Spotify has incorporated a "stunningly realistic" artificial DJ into its service, playing music based on your musical preferences and listening history.
Since people liked Spotify's new AI DJ feature, the company wants to use the technology behind it in more significant ways. It picks out personalised music and gives spoken commentary in an AI-generated voice that sounds real. But behind the scenes, the feature uses the latest AI technologies, large language models, and generative voice. These technologies are added to Spotify's investments in personalisation and Machine Learning.
Spotify thinks these new tools don't have to be limited to just one feature. That's why it is now trying other ways to use the technology.
How does it work?
The DJ knows you and your taste in music so well, from your music history on the app, of course, that it will scan the latest releases it thinks you'll like or take you back to that nostalgic playlist you had had on repeat last year. Listening has never felt so personal to every user before, Spotify's customisation engine will survey what you've already listened to.
Using OpenAI technology, AI can come up with ideas on its own. They gave this job to the music editors so they could tell the listener exciting things about the music, artists, or genres that the listener likes.
Spotify claims it utilised the knowledge and observations of its in-house music specialists to generate the music the DJ streams. With OpenAI's Generative AI technology, the DJ may tailor their commentary to the app's final consumers. And, in contrast to ChatGPT, which attempts to generate responses by distilling information from the broader Web, Spotify's relatively limited collection of musical expertise ensures that the DJ's comments are pertinent and accurate.
What do they say about it?
The music choices the DJ makes are based on what it already knows about a user's tastes and interests. It is similar to how personalised playlists like Discover Weekly and others were used to be made.
"It sounds so amazing because that was the goal of the Sonatic technology and the team we acquired. It is about the emotion in the voice," argues Ziad Sultan, head of personalisation at Spotify, in an interview with TechCrunch. "When you hear the AI DJ, you will detect the breathing pauses. You will hear the variations in intonation. One can perceive enthusiasm for particular musical genres," he says.

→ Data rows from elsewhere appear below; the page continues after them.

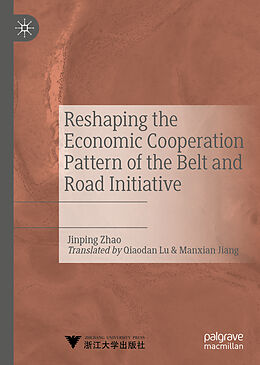 Livre Relié Reshaping the Economic Cooperation Pattern of the Belt and Road Initiative de Jinping Zhao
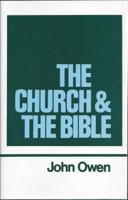 The Church and the Bible (Works of John Owen, Volume 16) 1345899904 Book Cover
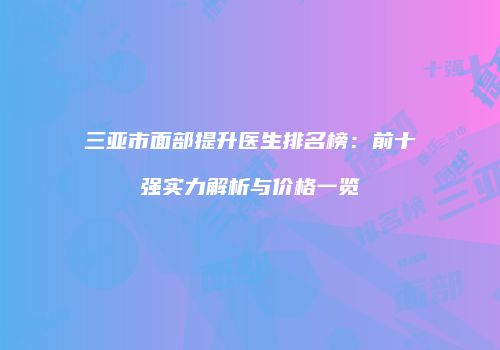 三亚市面部提升医生排名榜：前十强实力解析与价格一览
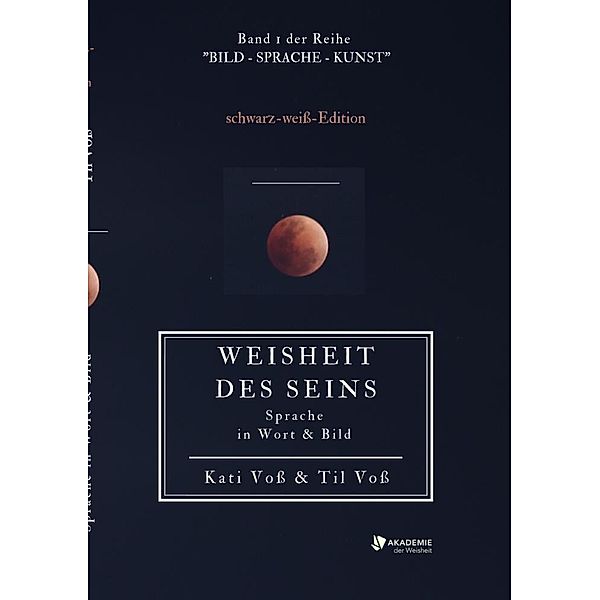 WEISHEIT DES SEINS - schwarz-weiss-Ausgabe, Kati Voss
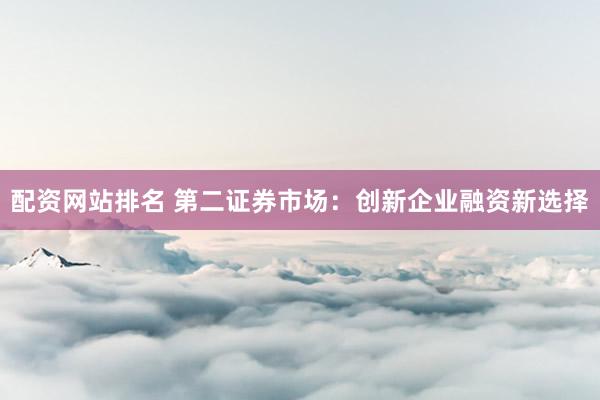 配资网站排名 第二证券市场：创新企业融资新选择
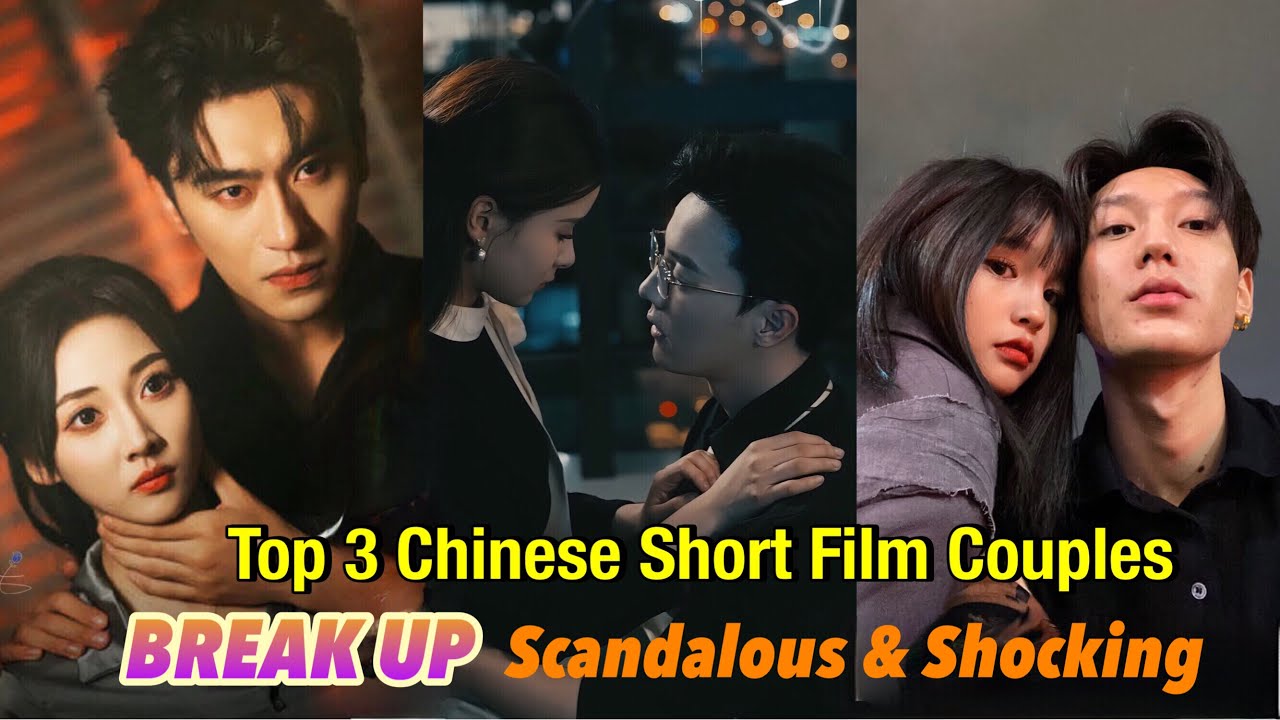 Top 3 Shocking Chinese Short Drama Couples’ Breakup Scandals 😱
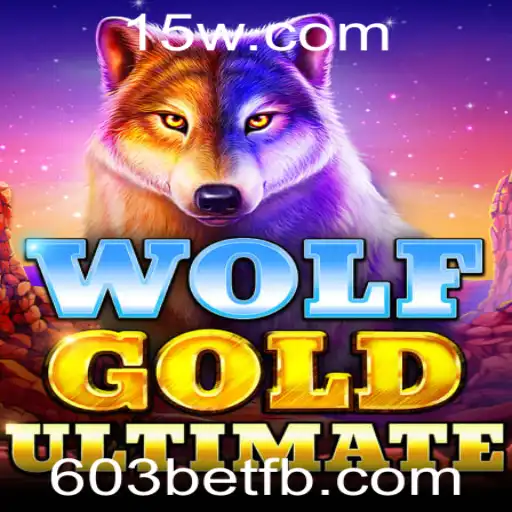 Descubra o Mundo de Wolf Gold Ultimate com 603bet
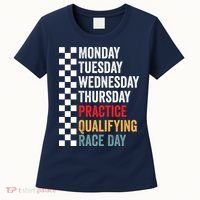 Funny Monday Tuesday Thursday Practice Qualifying Race Day Women's T-Shirt thumb 0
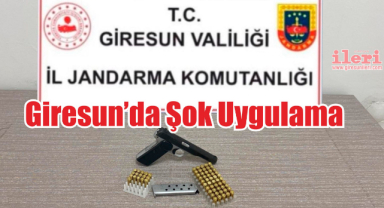 Giresun’da Şok Uygulama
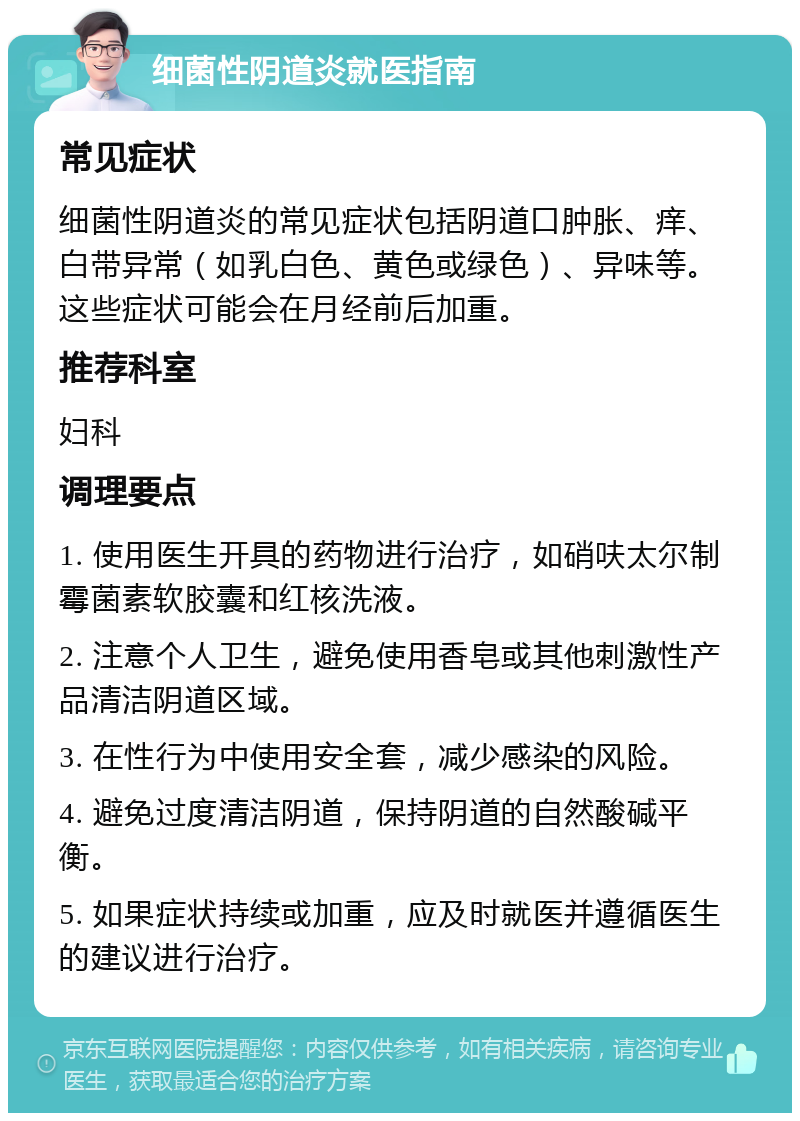 细菌性阴道炎就医指南 常见症状 细菌性阴道炎的常见症状包括阴道口肿胀、痒、白带异常（如乳白色、黄色或绿色）、异味等。这些症状可能会在月经前后加重。 推荐科室 妇科 调理要点 1. 使用医生开具的药物进行治疗，如硝呋太尔制霉菌素软胶囊和红核洗液。 2. 注意个人卫生，避免使用香皂或其他刺激性产品清洁阴道区域。 3. 在性行为中使用安全套，减少感染的风险。 4. 避免过度清洁阴道，保持阴道的自然酸碱平衡。 5. 如果症状持续或加重，应及时就医并遵循医生的建议进行治疗。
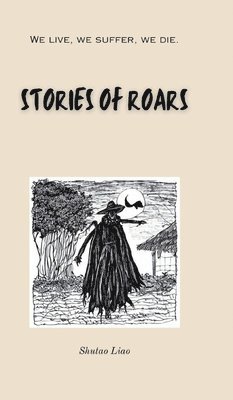 Shutao Liao - STORIES OF ROARS - Second Edition, Inbunden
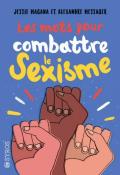 Les mots pour combattre le sexisme - Magana - Messager - Syros - Livre Jeunesse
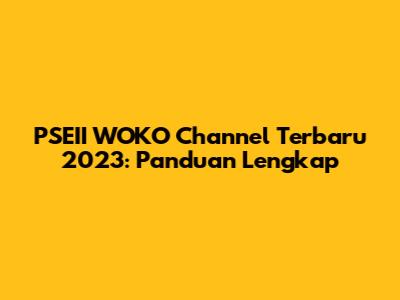 PSEII WOKO Channel Terbaru 2023: Panduan Lengkap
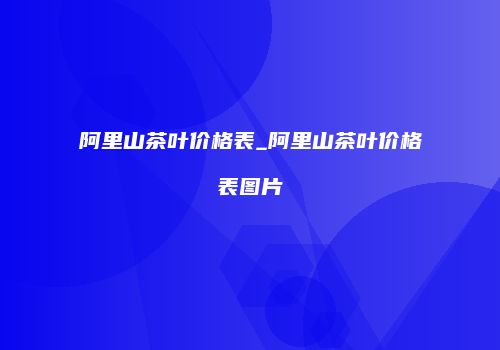 阿里山茶叶价格表_阿里山茶叶价格表图片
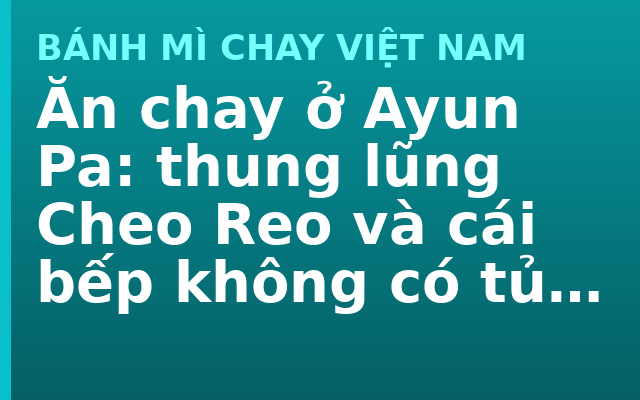 Ăn chay ở Ayun Pa: thung lũng Cheo Reo và cái bếp không có tủ lạnh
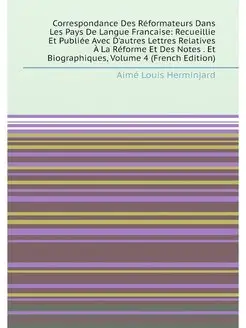 Correspondance Des Réformateurs Dans Les Pays De Lan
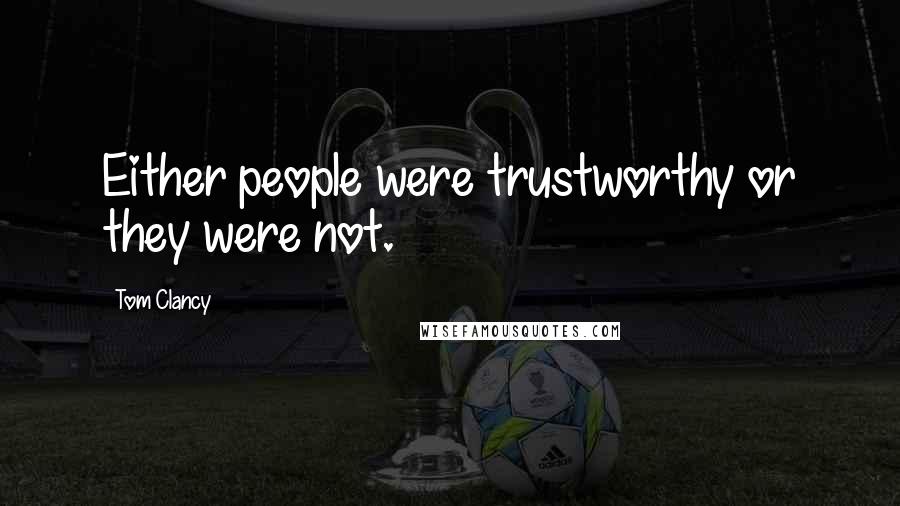 Tom Clancy Quotes: Either people were trustworthy or they were not.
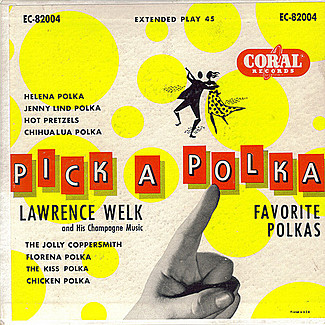 Pick A Polka (Favorite Polkas) by Lawrence Welk And His Champagne Music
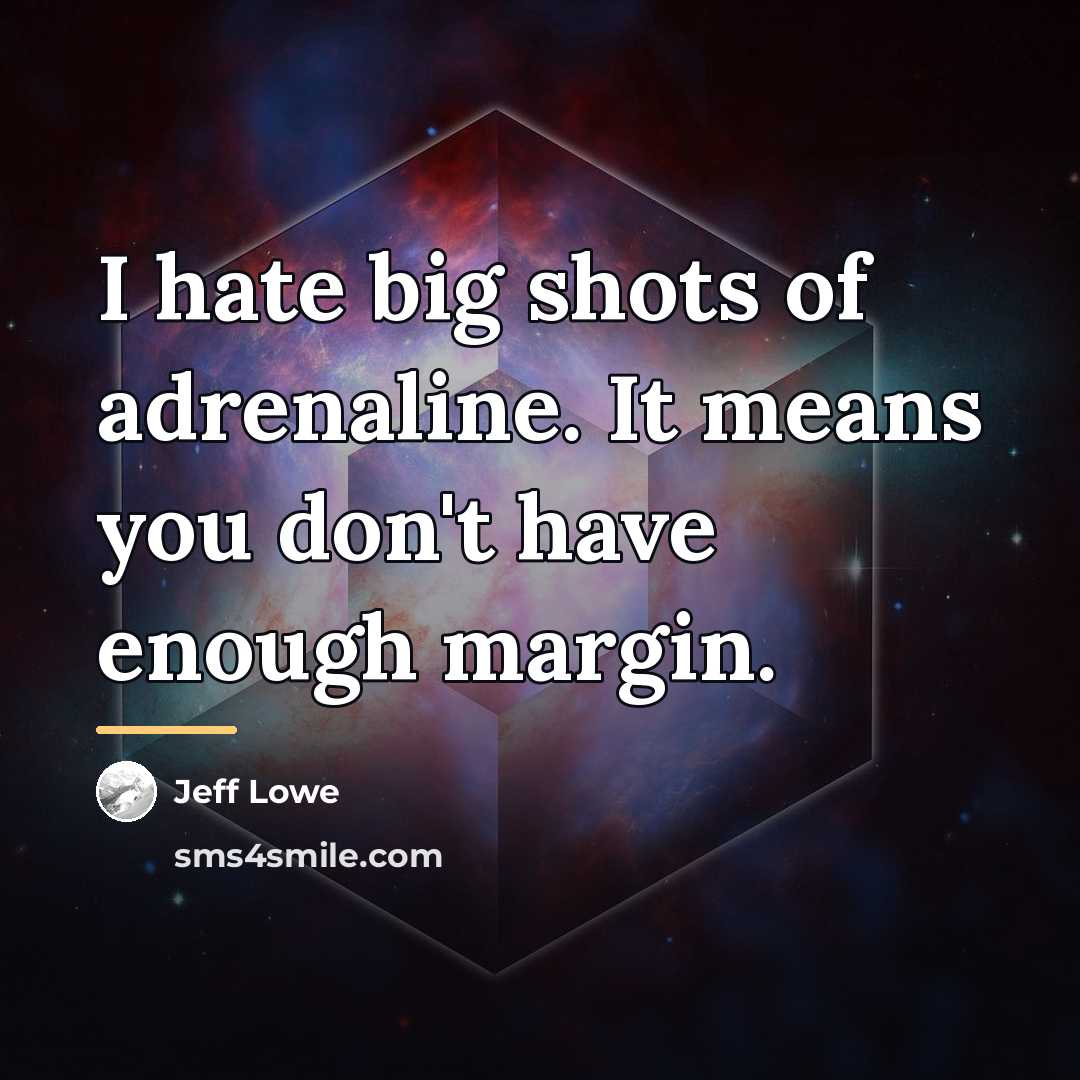 “I hate big shots of adrenaline. It means you don't…” quote by Jeff Lowe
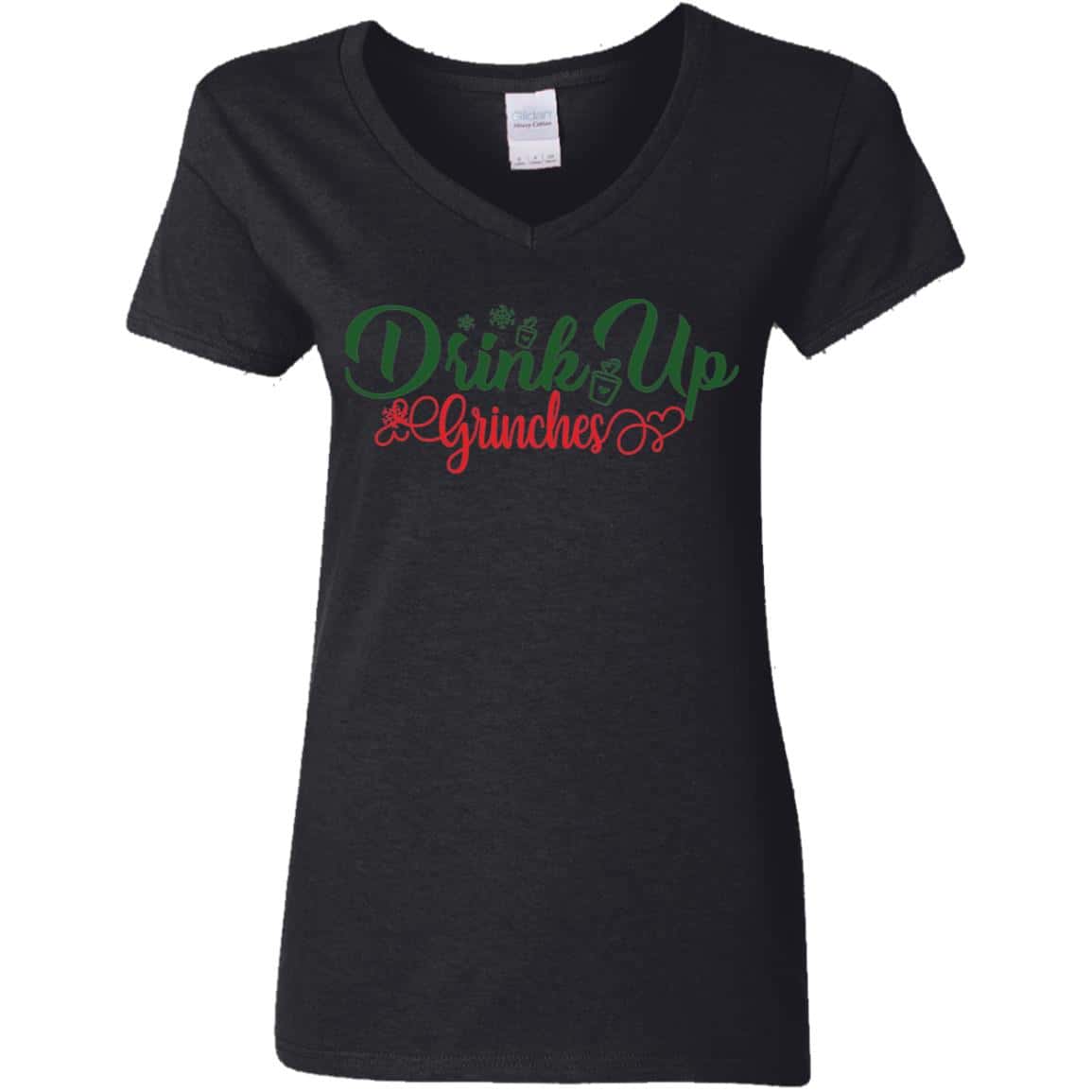 Drink Up Grinches | Christmas | Ladies Shirt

A natural-sounding AI voice is not new. Google surprised the world years ago with its own AI invention that sounded human. However, its deployment within Duplex sparked criticism, as the AI initially contacted businesses on behalf of the user without indicating that it was not a human. Given that Spotify's service is branded as an "AI DJ", a similar problem should not exist.
To make Spotify's AI voice sound genuine, Jernigan produced high-quality voice recordings in the studio while collaborating with speech technology experts. There, he was trained to read different sentences with varying emotions, subsequently fed into the AI model. Spotify did not disclose the duration of this procedure or its intricacies, citing the technology's evolution and referring to it as its "secret sauce".
"With that high-quality data that has a variety of permutations, [Jernigan] no longer has to say anything; it is now all AI-generated," explains Sultan of the created voice. Still, Jernigan will occasionally visit Spotify's writers' room to provide comments on how he would hear a lyric to maintain his input.
What to expect?
With this foundational technology, Spotify can expand into other AI, LLM, and generative AI-based fields. However, in terms of consumer goods, the corporation would still need to disclose what these categories may be (according to reports, a chatbot-like ChatGPT is among the solutions being tested. But, more is required regarding a launch, as this is only one of many experiments).
In addition, Spotify reported that, on days when users tuned in, they spent 25 per cent of their time listening to the DJ and that more than half of its first-time users returned the following day to use the service. However, these measurements are preliminary, as the feature has yet to be fully implemented in the United States and Canada.